People have been asking me how I made the strips I used in earlier posts to illustrate the effects the proposed elimination of two Premo primaries (cobalt blue and zinc yellow) would have on color mixing. Actually, my students had made them in a cooperative group effort a couple of months earlier and I just borrowed them for the illustration (left).
The students and I had been exploring the same principles addressed in the exercise “Mixing Color Scales” in Maggie and Lindly’s book “Polymer Clay Color Inspirations”. (I did this exercise in my very first polymer clay class, taught by Maggie and Lindly.) In this case, however, we used a different method to measure out the clay.
Each student picked a different pair of Premo primaries. They rolled the clay into sheets of a uniform thickness, keeping the colors separated. Next, they used rubber stamps I had made for this activity to stamp out an equal number of squares of each color. The 2″ x 2″ stamps were marked with a grid of 64 squares. The last section of the grid was subdivided into even smaller sections.
I had the students line the stamped squares in rows: one color above and the other below. After doing this a few times I realized it was helpful to leave a space between the two rows as shown in the diagram below. This made it easier to keep track of 1/2 and 1/2 point.
After the series was complete, the combinations were mixed to produce a gradient of colors from one primary to the other. I had the students cut uniform strips of gray clay and lay them out side-by-side on a tile. The number of strips was equal to the number of participating students.
Starting at one end of the gradient, the students punched out dots of each color and pressed them onto the strips starting with one pure primary and ending with the other.

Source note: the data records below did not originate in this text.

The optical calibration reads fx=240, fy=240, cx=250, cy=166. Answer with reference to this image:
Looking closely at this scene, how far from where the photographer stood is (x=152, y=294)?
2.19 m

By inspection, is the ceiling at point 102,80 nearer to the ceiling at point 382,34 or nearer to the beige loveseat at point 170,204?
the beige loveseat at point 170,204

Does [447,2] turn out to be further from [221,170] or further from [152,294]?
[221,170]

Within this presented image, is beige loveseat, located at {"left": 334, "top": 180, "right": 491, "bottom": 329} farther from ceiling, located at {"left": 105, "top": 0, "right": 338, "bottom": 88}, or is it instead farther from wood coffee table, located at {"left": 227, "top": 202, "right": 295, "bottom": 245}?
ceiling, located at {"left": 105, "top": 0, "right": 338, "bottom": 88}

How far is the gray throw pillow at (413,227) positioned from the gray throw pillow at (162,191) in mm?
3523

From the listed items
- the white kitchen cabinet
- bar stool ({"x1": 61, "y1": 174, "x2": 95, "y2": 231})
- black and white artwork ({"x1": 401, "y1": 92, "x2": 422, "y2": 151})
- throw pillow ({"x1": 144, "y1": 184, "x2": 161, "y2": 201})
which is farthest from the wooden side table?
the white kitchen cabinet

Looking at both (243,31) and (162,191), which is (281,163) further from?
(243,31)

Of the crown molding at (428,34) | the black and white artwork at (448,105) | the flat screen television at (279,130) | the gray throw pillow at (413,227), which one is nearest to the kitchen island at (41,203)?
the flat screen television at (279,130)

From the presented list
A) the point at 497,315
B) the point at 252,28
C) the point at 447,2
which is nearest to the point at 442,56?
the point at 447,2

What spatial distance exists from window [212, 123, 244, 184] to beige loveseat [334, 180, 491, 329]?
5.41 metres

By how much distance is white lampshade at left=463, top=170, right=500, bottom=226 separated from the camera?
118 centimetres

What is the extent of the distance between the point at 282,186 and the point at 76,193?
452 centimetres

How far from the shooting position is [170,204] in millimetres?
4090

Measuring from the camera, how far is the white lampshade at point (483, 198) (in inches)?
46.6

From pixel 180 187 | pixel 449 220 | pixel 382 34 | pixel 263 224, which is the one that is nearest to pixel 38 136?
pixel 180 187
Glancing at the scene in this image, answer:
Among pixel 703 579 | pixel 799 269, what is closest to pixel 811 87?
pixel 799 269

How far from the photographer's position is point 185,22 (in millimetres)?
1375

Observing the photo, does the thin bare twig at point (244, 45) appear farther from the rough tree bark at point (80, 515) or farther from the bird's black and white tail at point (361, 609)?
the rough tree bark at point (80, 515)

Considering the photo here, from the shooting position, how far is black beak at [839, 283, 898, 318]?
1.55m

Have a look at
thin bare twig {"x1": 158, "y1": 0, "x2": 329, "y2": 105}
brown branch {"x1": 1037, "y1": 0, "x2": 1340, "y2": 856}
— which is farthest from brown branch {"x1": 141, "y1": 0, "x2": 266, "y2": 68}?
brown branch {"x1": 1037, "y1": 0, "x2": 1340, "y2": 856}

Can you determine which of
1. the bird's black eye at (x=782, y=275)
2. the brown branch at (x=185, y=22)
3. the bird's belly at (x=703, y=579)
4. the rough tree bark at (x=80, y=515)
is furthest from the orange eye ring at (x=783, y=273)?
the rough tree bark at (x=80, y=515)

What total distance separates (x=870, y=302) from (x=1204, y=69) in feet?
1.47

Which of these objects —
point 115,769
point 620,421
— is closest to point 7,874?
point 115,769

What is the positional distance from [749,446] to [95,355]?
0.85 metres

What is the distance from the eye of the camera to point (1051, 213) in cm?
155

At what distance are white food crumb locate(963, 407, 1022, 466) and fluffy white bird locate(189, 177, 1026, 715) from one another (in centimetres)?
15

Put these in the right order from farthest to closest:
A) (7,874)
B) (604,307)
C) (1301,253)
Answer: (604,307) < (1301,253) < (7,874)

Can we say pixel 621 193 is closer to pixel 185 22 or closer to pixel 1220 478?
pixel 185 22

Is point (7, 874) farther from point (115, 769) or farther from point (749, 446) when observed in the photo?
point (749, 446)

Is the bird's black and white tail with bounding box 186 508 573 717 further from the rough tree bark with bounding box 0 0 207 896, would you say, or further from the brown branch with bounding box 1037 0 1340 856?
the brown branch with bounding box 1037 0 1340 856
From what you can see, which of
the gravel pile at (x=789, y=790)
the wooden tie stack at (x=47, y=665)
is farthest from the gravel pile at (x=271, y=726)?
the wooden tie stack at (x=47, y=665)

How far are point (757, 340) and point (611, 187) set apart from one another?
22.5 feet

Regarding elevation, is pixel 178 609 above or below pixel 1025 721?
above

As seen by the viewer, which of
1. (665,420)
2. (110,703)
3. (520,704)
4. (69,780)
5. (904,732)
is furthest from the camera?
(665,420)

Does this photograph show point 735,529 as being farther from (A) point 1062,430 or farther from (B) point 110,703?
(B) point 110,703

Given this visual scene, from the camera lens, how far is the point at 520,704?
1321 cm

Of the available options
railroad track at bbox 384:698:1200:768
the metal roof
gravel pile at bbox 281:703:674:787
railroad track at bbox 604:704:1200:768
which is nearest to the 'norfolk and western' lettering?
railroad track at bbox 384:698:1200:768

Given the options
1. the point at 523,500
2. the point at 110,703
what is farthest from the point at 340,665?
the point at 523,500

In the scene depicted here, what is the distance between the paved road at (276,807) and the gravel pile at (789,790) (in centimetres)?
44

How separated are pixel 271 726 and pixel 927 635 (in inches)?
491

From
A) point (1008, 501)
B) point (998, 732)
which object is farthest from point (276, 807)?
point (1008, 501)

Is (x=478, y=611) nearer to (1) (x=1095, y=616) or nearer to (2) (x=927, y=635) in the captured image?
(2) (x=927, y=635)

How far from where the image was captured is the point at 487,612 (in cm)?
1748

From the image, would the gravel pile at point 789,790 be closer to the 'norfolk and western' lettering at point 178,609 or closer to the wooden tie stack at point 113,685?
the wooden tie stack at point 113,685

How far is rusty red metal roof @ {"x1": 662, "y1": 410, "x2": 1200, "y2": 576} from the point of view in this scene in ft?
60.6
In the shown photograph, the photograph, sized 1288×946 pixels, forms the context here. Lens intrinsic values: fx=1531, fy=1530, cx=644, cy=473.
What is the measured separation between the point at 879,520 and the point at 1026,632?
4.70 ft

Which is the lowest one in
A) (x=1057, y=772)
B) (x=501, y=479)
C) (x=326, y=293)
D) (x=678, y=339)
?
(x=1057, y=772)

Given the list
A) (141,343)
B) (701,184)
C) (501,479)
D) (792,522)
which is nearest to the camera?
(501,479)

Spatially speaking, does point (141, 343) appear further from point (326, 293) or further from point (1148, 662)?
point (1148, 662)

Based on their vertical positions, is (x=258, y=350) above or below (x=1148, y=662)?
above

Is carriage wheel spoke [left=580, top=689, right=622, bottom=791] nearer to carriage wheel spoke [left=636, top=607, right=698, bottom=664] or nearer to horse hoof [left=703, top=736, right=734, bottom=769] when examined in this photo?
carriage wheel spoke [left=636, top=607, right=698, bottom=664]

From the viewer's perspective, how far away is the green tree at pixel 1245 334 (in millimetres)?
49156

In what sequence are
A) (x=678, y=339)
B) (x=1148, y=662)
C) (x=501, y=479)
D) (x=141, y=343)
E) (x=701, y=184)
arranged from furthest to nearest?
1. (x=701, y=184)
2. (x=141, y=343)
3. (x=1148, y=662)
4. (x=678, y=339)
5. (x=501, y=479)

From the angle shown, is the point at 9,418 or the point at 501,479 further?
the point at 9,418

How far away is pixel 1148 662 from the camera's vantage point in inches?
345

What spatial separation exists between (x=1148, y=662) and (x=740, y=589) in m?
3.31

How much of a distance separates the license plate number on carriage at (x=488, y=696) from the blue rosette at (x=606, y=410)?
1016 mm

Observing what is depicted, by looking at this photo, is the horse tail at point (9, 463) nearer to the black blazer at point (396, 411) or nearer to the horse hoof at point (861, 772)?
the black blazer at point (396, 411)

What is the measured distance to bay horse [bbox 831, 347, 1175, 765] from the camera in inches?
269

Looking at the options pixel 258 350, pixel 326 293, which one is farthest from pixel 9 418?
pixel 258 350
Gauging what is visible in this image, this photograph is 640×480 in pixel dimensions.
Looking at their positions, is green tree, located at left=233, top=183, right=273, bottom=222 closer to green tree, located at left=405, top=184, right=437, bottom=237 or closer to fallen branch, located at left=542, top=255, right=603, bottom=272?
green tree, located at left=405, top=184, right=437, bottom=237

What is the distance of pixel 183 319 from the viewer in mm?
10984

The colored dot representing the 1/2 and 1/2 mixture was marked with an x (where the black dot is on the image to the right) to identify it. (In Maggie’s version of the exercise the 1/2 and 1/2 circle is larger than the others.) The tiles with strips on them were fired and the students traded strips until everyone had a strip representing each color combination. The back sides of the strips were labeled with the names of the two primaries used in the mixtures.
The strips were punched at the top end, allowing them to be threaded onto a key chain. I called the results “color keys” because they were similar to keys on a key chain and could be carried in one’s pocket. Also, they were “keys” to mixing different colors.
The color “recipes” can be read starting from the 1/2 and 1/2 mixture, just by remembering the pattern used to mix them (Figure A). (The “minor” color decreases by half with each step towards the ends.) Get together with a group of friends and do this – you’ll wind up with more than 100 color recipes you can carry in your pocket!